The “Indian curiosities” were housed at 115 West 27th Street and “a crowd collected around the house” which the “police had to clear,” according to the New York Times. Hamid, the report says, was “the only dwarf of the Indian type ever sent to America. Several ethnologists have pronounced him to be the nearest thing to a baboon yet discovered. He clung very closely to the steam radiator yesterday, putting his arms around it. There is practically no bridge to his nose, and it is seldom that a gleam of intelligence lights up his countenance.”
In the report, there is a distinct and deliberate—and disturbing—racial and civilizational contextualization of Hamid that is created for the spectacle he is promised to offer. The illustration that accompanies the report—Hamid is shown naked from the waist up, with his hands at his side, a dull countenance on his face—makes this case most clearly. Compare the illustration to the description the report provides of his arrival to the house: “The dwarf emerged from the couch clad in a pair of golf stockings and a smoking jacket. He chewed gum violently.” The unclothed individual is a spectacle purchased by Barnum & Bailey’s Great Show, not an angry human who was sold into bonded labor.
There is scant information available about Appoo Hamid but newspapers did report on his presence at the St. Louis Exposition in 1906 and published a short note that he committed suicide in 1908.
Hamid’s immigrant experience was duplicated by Ota Benga, who was brought to New York from the Congo in 1906 by businessman Samuel Verner as an example of an African pygmy. He was placed at the Bronx Zoological Gardens (now the Bronx Zoo) and put on display in the monkey house. The New York Times gleefully reported that if he had not been “rescued” by Verner, Benga would have been eaten by his own people. The depiction of Ota Benga as either a cannibal or an animal were made through illustrations and photographs accompanying reports—either with sharpened teeth, or carrying a monkey. Benga rested uneasily in the Bronx Zoo and was soon sold to a circus and displayed at the St. Louis Exposition in 1904. He was later released into a Colored Orphan Asylum, where he lived for 10 years before committing suicide.

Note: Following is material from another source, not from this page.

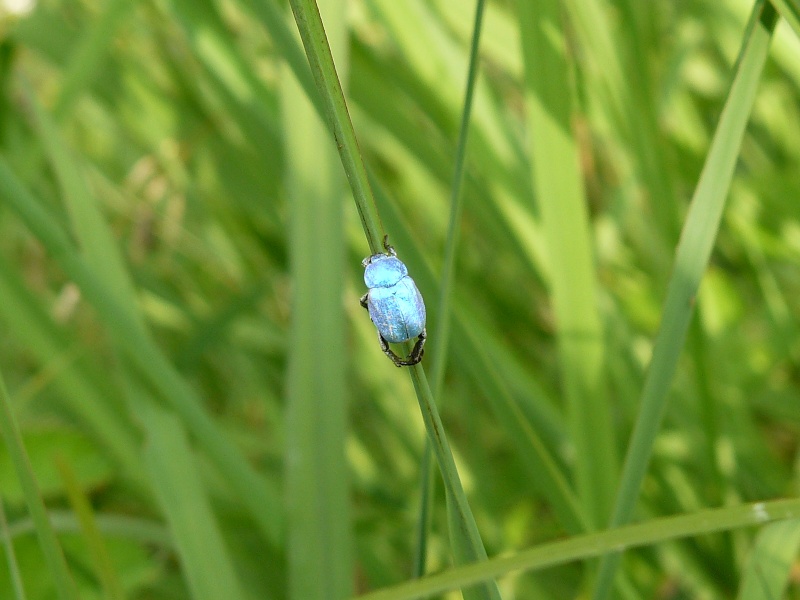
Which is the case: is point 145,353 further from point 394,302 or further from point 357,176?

Kara Walker’s attempt at confronting spectators with a grotesque body engaged with only one aspect of the history of black and brown bodies in America: It highlighted the deep roots of female labor in sugar plantations and refineries. What it left out was that brown and black bodies were not just used on farms, plantations, and factory floors; they were also trumped up in orientalist and racist garbs (“Sphinx” like) and put on display for entertainment. The lost histories of Appoo Hamid and Ota Benga document the abuses of social spectacle in American past. Their lives were made remarkable by spectacle alone. They were forced to play a role in a cultural and political conversation that imprisoned them, stripped them of their humanity, and displayed them.
The prospect of gawking, exclaiming, and comparing our bodies to others that created the spectacle of the late 19th and early 20th century remains a pivotal part of the framing of black and brown bodies in contemporary America. We can trace its contours in the dehumanized prison populations, in the rhetoric of legality attached to refugees and migrants, and in the surveillance enacted upon specific faiths. Yet the community of spectators, which creates the spectacle, remains un-critically hidden. We are all looking at “A Subtlety,” but in some ways, we should be looking at ourselves.